Not sure if this is what the above comment means by "atomic", but a shortcoming of Postgres' JSON support is that it will have to rewrite an entire JSON object every time a part of it gets updated, no matter how many keys the update really affected. E.g. if I update an integer in a 100MB JSON object, Postgres will write ~100MB (plus WAL, TOAST overhead, etc.), not just a few bytes. I imagine this can be a no-go for certain use cases.
It drives me batty to see people store 100MB JSON objects with a predictable internal structure as single records in an RDB rather than destructuring it and storing the fields as a single record. Like, yes, you can design it the worst possible way like that, but why? But I see it all the time.
Actually, that's the whole point of RDBs: that you can alter your data model (in most cases) just by a simple DDL+DML query. And it is with NoSQL that you have to manually download all the affected data from the DB, run the transformation with consistency checks, and upload it back. Or, alternatively, you have to write your business logic so that it can work with/transform on-demand all the different versions of data objects, which to my taste is even more of a nightmarish scenario.
The benefits of going schemaless in the early stages of development are highly suspect in my experience. The time that one might save in data modeling and migrations comes out from the other end with shittier code that’s harder to reason about.
My perspective is that using NoSQL does not save time in data modeling and migrations. Moreover, one has to pay in increased time for these activities, because
(a) in most cases, data has to follow some model in order to be processable anyway, the question is whether we formally document and enforce it at a relational storage, or leave it to external means (which we have to implement) to benefit from some specifically-optimized non-relational storage,
(b) NoSQL DBs return data (almost) as stored, one cannot rearrange results as freely as with SQL queries, not even close, thus much more careful design is required (effectively, one has to design not only schema but also the appropriate denormalization of it),
(c) migrations are manual and painful, so one had better arrive at the right design at once rather than iterate on it.
That is, of course, if one doesn't want to deal with piles of shitty code and even more shitty data.
It's not an issue with size. It's an issue with race conditions. With Mongo I can update a.b and a.c concurrently from different nodes and both writes will set the right values.
You can't do that with PG JSONB unless you lock the row for reading...
What?? That's an insane argument. That's like saying if one client sets column X to 1 and another client concurrently sets SET y = 2, one client's writes will be LOST. It shouldn't, and it doesn't. If it did, nobody would use Postgres. This issue only exists with PG's JSON impl.

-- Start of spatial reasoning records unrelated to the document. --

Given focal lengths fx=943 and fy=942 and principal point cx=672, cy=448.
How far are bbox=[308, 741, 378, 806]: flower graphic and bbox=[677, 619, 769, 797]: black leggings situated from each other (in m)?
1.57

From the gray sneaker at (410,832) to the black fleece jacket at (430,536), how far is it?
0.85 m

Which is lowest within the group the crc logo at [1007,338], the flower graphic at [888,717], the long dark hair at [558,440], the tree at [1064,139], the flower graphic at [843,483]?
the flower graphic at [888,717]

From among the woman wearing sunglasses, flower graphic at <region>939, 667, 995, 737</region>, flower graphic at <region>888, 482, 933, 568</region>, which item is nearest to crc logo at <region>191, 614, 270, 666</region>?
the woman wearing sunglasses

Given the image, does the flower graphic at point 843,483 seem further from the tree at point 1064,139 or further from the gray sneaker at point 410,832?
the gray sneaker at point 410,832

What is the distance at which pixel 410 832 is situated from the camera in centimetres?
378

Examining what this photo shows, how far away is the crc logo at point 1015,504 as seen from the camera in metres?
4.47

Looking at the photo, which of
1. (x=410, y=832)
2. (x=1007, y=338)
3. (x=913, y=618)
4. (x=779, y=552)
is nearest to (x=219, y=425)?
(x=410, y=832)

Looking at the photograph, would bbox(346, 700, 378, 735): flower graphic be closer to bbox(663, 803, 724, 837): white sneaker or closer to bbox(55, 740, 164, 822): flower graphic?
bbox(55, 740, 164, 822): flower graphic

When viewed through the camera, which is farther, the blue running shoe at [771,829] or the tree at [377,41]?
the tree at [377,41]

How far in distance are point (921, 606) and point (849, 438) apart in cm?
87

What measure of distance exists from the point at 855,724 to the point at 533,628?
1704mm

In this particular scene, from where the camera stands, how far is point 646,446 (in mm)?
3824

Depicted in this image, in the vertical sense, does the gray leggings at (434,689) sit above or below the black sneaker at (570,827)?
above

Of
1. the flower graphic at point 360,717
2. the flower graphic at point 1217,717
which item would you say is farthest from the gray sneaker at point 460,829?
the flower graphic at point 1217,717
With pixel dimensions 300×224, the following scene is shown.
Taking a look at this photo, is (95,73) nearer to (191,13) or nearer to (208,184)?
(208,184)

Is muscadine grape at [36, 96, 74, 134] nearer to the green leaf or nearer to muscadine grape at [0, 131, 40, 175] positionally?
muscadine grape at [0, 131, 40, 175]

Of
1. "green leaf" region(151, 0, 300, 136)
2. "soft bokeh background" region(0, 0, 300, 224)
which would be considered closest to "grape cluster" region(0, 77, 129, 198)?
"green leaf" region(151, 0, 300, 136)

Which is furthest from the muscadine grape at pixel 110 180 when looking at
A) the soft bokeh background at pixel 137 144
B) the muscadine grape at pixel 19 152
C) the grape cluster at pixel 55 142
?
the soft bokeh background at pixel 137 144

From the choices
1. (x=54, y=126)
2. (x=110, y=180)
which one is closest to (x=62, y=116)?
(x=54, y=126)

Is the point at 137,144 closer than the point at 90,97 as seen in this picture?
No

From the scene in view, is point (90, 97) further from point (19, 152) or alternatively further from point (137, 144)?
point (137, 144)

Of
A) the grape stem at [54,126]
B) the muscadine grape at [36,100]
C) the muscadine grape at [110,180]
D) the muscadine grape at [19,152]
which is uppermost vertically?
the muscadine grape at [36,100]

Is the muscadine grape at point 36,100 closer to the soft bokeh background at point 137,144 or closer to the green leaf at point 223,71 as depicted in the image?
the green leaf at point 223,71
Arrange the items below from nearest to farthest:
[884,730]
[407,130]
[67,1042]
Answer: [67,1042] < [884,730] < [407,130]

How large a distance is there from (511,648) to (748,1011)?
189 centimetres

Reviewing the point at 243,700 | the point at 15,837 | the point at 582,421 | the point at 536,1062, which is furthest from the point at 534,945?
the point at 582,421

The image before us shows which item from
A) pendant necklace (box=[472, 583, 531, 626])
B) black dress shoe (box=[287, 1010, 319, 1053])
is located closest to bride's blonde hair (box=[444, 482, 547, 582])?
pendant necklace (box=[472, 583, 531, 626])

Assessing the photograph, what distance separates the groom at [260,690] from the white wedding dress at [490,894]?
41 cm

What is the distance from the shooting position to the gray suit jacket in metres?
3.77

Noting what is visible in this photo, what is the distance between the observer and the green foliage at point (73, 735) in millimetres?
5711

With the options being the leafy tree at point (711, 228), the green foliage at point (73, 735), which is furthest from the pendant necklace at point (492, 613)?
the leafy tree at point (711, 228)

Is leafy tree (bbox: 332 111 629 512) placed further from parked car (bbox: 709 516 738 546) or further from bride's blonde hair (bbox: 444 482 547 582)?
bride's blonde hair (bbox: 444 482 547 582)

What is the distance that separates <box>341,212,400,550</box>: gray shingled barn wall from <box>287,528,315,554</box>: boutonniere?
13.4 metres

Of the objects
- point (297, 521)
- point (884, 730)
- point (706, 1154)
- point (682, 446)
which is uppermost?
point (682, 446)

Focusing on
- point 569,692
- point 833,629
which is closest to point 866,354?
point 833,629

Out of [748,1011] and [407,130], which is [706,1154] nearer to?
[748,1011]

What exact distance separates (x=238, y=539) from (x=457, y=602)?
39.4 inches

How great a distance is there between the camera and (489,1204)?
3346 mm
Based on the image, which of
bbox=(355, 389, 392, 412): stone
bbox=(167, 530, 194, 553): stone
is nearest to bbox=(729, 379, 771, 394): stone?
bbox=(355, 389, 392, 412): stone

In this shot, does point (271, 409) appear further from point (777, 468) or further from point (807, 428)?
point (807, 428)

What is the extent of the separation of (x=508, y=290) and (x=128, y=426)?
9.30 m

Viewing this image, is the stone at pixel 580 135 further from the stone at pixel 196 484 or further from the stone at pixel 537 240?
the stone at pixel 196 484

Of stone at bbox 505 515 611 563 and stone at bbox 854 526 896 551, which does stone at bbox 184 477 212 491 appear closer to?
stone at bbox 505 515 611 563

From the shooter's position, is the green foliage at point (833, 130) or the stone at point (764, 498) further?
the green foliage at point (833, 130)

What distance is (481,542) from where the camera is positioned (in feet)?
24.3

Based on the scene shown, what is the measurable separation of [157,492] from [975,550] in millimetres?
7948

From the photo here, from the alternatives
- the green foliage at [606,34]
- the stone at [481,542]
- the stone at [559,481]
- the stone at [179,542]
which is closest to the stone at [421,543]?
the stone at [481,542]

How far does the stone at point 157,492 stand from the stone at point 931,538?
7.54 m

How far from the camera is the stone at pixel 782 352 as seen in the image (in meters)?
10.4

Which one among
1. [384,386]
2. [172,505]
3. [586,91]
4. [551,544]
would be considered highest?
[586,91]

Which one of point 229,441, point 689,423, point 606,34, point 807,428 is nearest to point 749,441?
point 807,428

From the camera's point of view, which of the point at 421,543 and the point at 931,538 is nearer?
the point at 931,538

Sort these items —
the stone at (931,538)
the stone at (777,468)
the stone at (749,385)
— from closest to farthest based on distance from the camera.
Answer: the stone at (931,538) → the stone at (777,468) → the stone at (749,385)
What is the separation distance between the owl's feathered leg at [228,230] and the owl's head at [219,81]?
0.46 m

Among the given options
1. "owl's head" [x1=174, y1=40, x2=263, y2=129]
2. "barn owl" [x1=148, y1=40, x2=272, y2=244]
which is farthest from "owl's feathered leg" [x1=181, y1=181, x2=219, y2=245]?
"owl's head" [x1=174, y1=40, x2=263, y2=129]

What?? That’s an insane way to describe what I’m talking about. Data/transaction isolation is very complex and extremely specific to every use case, which is why database engines worth anything let you describe to them what your needs are. Hence why when one client writes to Y they specify what they think X should be if relevant and get notified to try again if the assumptions are wrong. An advantage of specifying your data and transaction model up front is that it will surface these subtle issues to you before they destructively lose important information in an unrecoverable manner.